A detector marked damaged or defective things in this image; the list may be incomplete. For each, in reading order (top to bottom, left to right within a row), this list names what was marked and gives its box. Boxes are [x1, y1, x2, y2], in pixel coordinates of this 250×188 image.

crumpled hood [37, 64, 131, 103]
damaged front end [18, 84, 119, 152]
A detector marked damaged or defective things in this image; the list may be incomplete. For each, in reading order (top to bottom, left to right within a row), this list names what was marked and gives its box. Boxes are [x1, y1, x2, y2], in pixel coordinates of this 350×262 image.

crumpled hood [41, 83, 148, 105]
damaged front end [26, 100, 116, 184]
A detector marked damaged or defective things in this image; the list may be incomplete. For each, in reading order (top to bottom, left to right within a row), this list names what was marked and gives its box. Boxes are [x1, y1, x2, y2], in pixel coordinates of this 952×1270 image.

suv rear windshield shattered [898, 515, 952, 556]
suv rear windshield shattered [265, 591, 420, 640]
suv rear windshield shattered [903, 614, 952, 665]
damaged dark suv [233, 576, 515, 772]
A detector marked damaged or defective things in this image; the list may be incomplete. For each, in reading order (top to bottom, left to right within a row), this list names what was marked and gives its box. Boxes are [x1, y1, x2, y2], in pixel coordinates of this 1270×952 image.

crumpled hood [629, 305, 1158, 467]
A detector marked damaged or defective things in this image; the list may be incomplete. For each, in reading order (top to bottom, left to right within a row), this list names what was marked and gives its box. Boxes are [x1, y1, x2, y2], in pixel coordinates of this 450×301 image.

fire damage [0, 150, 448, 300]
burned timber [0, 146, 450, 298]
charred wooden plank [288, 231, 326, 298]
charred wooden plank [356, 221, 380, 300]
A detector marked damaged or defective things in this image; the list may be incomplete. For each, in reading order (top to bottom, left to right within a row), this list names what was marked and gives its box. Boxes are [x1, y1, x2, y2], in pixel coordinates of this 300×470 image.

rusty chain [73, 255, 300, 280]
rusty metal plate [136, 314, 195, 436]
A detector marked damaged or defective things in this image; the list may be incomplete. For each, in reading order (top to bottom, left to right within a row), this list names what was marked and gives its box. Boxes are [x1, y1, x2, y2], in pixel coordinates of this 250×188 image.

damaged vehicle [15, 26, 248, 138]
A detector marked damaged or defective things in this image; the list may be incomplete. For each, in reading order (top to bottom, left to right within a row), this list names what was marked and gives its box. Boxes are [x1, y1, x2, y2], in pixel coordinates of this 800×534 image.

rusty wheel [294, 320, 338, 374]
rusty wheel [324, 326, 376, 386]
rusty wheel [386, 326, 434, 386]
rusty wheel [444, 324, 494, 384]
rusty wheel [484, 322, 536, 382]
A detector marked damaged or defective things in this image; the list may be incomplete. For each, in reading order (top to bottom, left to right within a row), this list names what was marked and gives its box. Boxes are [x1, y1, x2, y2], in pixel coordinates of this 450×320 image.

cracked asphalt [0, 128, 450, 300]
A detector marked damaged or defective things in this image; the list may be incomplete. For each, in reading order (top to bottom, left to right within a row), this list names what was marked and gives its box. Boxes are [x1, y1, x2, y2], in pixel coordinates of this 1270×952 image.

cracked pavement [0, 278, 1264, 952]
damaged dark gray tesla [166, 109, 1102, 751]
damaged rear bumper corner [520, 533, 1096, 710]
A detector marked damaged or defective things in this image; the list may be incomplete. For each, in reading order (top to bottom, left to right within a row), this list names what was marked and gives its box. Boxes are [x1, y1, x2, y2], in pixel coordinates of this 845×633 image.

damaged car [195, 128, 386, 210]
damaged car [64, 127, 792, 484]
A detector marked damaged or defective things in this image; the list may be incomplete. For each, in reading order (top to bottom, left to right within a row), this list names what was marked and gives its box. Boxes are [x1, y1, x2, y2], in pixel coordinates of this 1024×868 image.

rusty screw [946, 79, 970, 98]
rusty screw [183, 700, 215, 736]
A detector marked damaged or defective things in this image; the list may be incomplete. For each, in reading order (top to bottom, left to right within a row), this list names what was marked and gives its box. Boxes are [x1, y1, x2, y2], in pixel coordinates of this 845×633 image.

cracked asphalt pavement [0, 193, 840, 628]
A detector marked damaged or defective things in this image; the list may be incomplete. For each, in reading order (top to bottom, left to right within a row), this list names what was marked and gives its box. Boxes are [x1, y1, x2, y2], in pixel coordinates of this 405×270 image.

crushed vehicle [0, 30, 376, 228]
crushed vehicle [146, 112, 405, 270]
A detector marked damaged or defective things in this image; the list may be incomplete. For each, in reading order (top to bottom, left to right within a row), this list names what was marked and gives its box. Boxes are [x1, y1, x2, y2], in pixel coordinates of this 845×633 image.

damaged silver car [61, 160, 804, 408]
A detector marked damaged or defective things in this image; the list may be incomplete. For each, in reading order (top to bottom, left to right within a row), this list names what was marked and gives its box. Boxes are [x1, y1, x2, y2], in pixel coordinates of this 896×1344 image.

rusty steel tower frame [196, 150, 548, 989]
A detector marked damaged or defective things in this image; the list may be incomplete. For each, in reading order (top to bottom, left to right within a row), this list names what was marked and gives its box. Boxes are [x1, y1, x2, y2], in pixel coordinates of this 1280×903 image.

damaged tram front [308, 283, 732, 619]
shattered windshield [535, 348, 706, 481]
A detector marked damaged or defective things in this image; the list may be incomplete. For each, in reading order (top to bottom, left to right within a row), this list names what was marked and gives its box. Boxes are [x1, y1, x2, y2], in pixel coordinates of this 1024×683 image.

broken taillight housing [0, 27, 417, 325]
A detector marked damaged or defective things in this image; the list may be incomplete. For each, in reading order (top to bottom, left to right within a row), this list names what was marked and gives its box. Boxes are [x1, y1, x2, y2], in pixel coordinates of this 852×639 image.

-=-=-

**WORK REQUEST:**
All of the records must be repeated exactly.

**YOUR RESPONSE:**
A detector marked damaged or defective things in this image; the list may be incomplete. For each, in reading order (top to bottom, left to right within a row), this list names what was marked and gives its box. Boxes are [x1, y1, x2, y2], in pixel coordinates of this 250×188 image.

crumpled hood [37, 64, 131, 103]
damaged front end [18, 84, 119, 152]
A detector marked damaged or defective things in this image; the list may be incomplete. For each, in reading order (top to bottom, left to right within a row), this list names what was marked and gives its box. Boxes are [x1, y1, x2, y2], in pixel coordinates of this 350×262 image.

crumpled hood [41, 83, 148, 105]
damaged front end [26, 100, 116, 184]
A detector marked damaged or defective things in this image; the list may be incomplete. For each, in reading order (top to bottom, left to right within a row), this list names what was marked and gives its box. Boxes are [x1, y1, x2, y2], in pixel coordinates of this 952×1270 image.

suv rear windshield shattered [898, 515, 952, 556]
suv rear windshield shattered [265, 591, 420, 640]
suv rear windshield shattered [903, 614, 952, 665]
damaged dark suv [233, 576, 515, 772]
A detector marked damaged or defective things in this image; the list may be incomplete. For each, in reading order (top to bottom, left to right within a row), this list names what was marked and gives its box. Boxes are [x1, y1, x2, y2], in pixel coordinates of this 1270×952 image.

crumpled hood [629, 305, 1158, 467]
A detector marked damaged or defective things in this image; the list may be incomplete. For each, in reading order (top to bottom, left to right within a row), this list names what was marked and gives its box. Boxes are [x1, y1, x2, y2], in pixel coordinates of this 450×301 image.

fire damage [0, 150, 448, 300]
burned timber [0, 146, 450, 298]
charred wooden plank [288, 231, 326, 298]
charred wooden plank [356, 221, 380, 300]
A detector marked damaged or defective things in this image; the list may be incomplete. For each, in reading order (top to bottom, left to right within a row), this list names what was marked and gives its box. Boxes are [x1, y1, x2, y2], in pixel coordinates of this 300×470 image.

rusty chain [73, 255, 300, 280]
rusty metal plate [136, 314, 195, 436]
A detector marked damaged or defective things in this image; the list may be incomplete. For each, in reading order (top to bottom, left to right within a row), this list names what was marked and gives its box. Boxes are [x1, y1, x2, y2], in pixel coordinates of this 250×188 image.

damaged vehicle [15, 26, 248, 138]
A detector marked damaged or defective things in this image; the list may be incomplete. For each, in reading order (top to bottom, left to right within a row), this list names what was marked and gives its box. Boxes are [x1, y1, x2, y2], in pixel coordinates of this 800×534 image.

rusty wheel [294, 320, 338, 374]
rusty wheel [324, 326, 376, 386]
rusty wheel [386, 326, 434, 386]
rusty wheel [444, 324, 494, 384]
rusty wheel [484, 322, 536, 382]
A detector marked damaged or defective things in this image; the list may be incomplete. For each, in reading order (top to bottom, left to right within a row), this list names what was marked and gives its box. Boxes are [x1, y1, x2, y2], in pixel coordinates of this 450×320 image.

cracked asphalt [0, 128, 450, 300]
A detector marked damaged or defective things in this image; the list may be incomplete. For each, in reading order (top to bottom, left to right within a row), this list names what was marked and gives its box. Boxes are [x1, y1, x2, y2], in pixel coordinates of this 1270×952 image.

cracked pavement [0, 278, 1264, 952]
damaged dark gray tesla [166, 109, 1102, 751]
damaged rear bumper corner [520, 533, 1096, 710]
A detector marked damaged or defective things in this image; the list may be incomplete. For each, in reading order (top to bottom, left to right within a row), this list names what was marked and gives its box. Boxes are [x1, y1, x2, y2], in pixel coordinates of this 845×633 image.

damaged car [195, 128, 386, 210]
damaged car [64, 127, 792, 484]
A detector marked damaged or defective things in this image; the list may be incomplete. For each, in reading order (top to bottom, left to right within a row), this list names what was marked and gives its box. Boxes are [x1, y1, x2, y2], in pixel coordinates of this 1024×868 image.

rusty screw [946, 79, 970, 98]
rusty screw [183, 700, 215, 736]
A detector marked damaged or defective things in this image; the list may be incomplete. For each, in reading order (top to bottom, left to right within a row), this list names what was marked and gives its box. Boxes are [x1, y1, x2, y2], in pixel coordinates of this 845×633 image.

cracked asphalt pavement [0, 193, 840, 628]
A detector marked damaged or defective things in this image; the list may be incomplete. For each, in reading order (top to bottom, left to right within a row), this list names what was marked and gives its box. Boxes are [x1, y1, x2, y2], in pixel coordinates of this 405×270 image.

crushed vehicle [0, 30, 376, 228]
crushed vehicle [146, 112, 405, 270]
A detector marked damaged or defective things in this image; the list may be incomplete. For each, in reading order (top to bottom, left to right within a row), this list names what was marked and gives its box. Boxes are [x1, y1, x2, y2], in pixel coordinates of this 845×633 image.

damaged silver car [61, 160, 804, 408]
A detector marked damaged or defective things in this image; the list may be incomplete. For each, in reading order (top to bottom, left to right within a row), this list names what was marked and gives its box. Boxes are [x1, y1, x2, y2], in pixel coordinates of this 896×1344 image.

rusty steel tower frame [196, 150, 548, 989]
A detector marked damaged or defective things in this image; the list may be incomplete. For each, in reading order (top to bottom, left to right within a row), this list names what was marked and gives its box. Boxes are [x1, y1, x2, y2], in pixel coordinates of this 1280×903 image.

damaged tram front [308, 283, 732, 619]
shattered windshield [535, 348, 706, 481]
A detector marked damaged or defective things in this image; the list may be incomplete. For each, in reading order (top to bottom, left to right within a row), this list names what was marked and gives its box. Boxes are [x1, y1, x2, y2], in pixel coordinates of this 1024×683 image.

broken taillight housing [0, 27, 417, 325]
A detector marked damaged or defective things in this image; the list may be incomplete. For each, in reading order (top to bottom, left to right within a row), this list names what was marked and gives its box. Boxes are [x1, y1, x2, y2], in pixel coordinates of this 852×639 image.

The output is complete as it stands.